As medidas tomadas pelo governo federal são as mesmas de outros anos,
liberação de recursos (anunciou da liberação de 2,7 bilhões de reais pelo
Ministério de Integração Nacional, que nunca chega no destino final),
distribuição de cestas básicas, carros pipas, etc, etc,... Quanto ao governo
estadual foram anunciadas medidas paliativas, populistas, verdadeiras “esmolas”
comparados aos investimentos públicos e privados de mais de 50 bilhões de reais
que estão sendo investidos no Complexo de Suape. Infelizmente estes anúncios
oficiais são insuficientes, pois faltam medidas de caráter definitivo. São
“oportunistas” e contam com o apoio de lideranças de agricultores e
representantes de organizações da sociedade civil cooptados, que se calam
frente à tragédia recorrente, tornando verdadeiros cúmplices do massacre destas
populações invisíveis aos olhos da sociedade.
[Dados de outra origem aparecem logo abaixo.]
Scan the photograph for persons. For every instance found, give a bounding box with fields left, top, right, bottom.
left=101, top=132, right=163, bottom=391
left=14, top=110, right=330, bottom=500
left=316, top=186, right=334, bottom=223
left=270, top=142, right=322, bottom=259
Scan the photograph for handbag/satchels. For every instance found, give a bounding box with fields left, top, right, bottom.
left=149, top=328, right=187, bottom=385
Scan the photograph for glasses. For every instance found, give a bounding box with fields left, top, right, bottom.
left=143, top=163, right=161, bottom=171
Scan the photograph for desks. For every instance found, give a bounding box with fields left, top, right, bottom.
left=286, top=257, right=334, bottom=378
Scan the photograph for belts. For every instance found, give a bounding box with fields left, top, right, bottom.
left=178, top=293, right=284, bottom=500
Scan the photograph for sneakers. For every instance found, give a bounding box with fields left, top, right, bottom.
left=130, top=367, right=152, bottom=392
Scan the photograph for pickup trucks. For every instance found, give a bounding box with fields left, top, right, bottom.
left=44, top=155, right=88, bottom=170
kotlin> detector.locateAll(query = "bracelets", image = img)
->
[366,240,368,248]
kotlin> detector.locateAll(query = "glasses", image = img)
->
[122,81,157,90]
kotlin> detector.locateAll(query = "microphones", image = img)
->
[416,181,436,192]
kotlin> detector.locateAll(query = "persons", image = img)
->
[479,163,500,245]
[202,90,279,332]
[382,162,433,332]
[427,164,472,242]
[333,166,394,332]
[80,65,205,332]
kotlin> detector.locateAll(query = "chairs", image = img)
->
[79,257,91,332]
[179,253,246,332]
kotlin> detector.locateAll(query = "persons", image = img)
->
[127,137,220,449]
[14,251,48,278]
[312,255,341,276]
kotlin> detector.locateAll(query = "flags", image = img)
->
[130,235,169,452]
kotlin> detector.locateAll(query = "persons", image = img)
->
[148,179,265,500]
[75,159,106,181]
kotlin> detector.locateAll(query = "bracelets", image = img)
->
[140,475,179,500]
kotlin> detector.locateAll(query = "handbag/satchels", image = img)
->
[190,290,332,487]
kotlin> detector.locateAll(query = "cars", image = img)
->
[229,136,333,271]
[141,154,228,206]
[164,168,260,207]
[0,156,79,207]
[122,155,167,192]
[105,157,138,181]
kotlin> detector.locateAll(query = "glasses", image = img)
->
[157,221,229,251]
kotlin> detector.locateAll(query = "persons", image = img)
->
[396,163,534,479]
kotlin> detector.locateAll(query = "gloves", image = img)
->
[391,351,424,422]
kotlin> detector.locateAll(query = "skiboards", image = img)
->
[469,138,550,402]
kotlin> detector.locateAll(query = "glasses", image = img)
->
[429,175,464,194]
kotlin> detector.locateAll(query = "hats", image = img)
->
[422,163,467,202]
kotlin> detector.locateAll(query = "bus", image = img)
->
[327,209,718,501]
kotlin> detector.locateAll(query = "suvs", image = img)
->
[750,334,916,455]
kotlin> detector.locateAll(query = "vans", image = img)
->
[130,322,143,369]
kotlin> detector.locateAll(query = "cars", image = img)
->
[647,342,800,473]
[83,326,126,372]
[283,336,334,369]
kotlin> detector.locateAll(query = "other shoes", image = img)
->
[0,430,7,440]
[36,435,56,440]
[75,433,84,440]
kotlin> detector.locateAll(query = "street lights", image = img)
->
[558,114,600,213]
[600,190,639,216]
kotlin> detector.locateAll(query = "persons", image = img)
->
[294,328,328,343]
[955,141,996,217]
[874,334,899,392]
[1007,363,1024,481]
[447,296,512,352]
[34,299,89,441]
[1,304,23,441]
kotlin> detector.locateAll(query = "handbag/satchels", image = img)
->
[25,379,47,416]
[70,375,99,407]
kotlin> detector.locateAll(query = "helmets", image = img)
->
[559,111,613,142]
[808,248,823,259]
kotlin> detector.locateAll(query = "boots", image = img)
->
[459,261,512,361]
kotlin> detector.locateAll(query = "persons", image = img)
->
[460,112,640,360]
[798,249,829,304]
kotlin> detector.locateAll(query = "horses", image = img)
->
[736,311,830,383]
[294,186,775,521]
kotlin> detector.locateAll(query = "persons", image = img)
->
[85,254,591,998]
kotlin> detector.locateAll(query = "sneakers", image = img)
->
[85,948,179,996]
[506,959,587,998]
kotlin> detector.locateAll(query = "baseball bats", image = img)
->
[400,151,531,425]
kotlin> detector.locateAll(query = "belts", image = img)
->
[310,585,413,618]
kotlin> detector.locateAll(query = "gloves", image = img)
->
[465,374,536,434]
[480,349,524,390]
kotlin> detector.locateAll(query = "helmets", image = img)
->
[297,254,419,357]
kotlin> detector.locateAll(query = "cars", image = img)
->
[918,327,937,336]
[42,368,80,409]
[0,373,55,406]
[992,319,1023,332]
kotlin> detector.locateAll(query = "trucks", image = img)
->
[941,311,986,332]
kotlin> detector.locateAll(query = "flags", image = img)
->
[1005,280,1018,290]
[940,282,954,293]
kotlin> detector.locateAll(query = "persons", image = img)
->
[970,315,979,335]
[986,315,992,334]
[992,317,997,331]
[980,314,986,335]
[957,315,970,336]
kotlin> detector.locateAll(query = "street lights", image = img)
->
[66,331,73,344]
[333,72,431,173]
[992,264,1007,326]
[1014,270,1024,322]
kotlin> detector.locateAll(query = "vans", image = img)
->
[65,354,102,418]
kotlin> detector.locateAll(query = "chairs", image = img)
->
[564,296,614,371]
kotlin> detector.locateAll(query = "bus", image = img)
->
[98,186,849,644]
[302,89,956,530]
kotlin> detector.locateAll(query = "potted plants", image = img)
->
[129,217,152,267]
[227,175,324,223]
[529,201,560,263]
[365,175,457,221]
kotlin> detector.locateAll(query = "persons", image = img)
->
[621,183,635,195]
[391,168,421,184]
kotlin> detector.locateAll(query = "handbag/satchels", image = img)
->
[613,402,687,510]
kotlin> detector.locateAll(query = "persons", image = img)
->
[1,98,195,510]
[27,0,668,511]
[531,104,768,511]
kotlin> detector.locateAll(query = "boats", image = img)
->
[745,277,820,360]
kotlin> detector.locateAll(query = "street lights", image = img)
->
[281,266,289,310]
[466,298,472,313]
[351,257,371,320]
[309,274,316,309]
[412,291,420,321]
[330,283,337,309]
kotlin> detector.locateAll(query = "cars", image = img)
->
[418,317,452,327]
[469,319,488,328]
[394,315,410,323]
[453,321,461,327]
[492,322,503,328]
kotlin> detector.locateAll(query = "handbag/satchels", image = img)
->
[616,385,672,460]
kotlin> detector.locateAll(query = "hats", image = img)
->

Mas o que tem haver a telenovela com a seca? Bem, ao meu ver é a
mobilização social em torno de um tema que diz respeito à vida real das pessoas
é que poderá apontar na direção da solução deste problema secular. Na
telenovela como visto na semana passada, houve uma incrível mobilização das
pessoas, se reunindo em família, entre amigos, em bares, restaurantes para
assistirem pela “telinha”, o destino dos personagens do drama fictício. Mas
porque não mobilizar para acabar em definitivo com este drama da vida real? Não
somente doando alimentos, e roupas, que muitas vezes não chegam aos que
necessitam, mas pressionando diretamente os governantes, os políticos.
Discutindo, estimulando o debate sobre o drama da seca, nas rádios, televisões,
blogs, jornais, nas entidades de classe, pelos artistas, jogadores de futebol,
pelo povo. Uma certeza que existe é que para acabar definitivamente com o
flagelo da seca só depende da mobilização popular.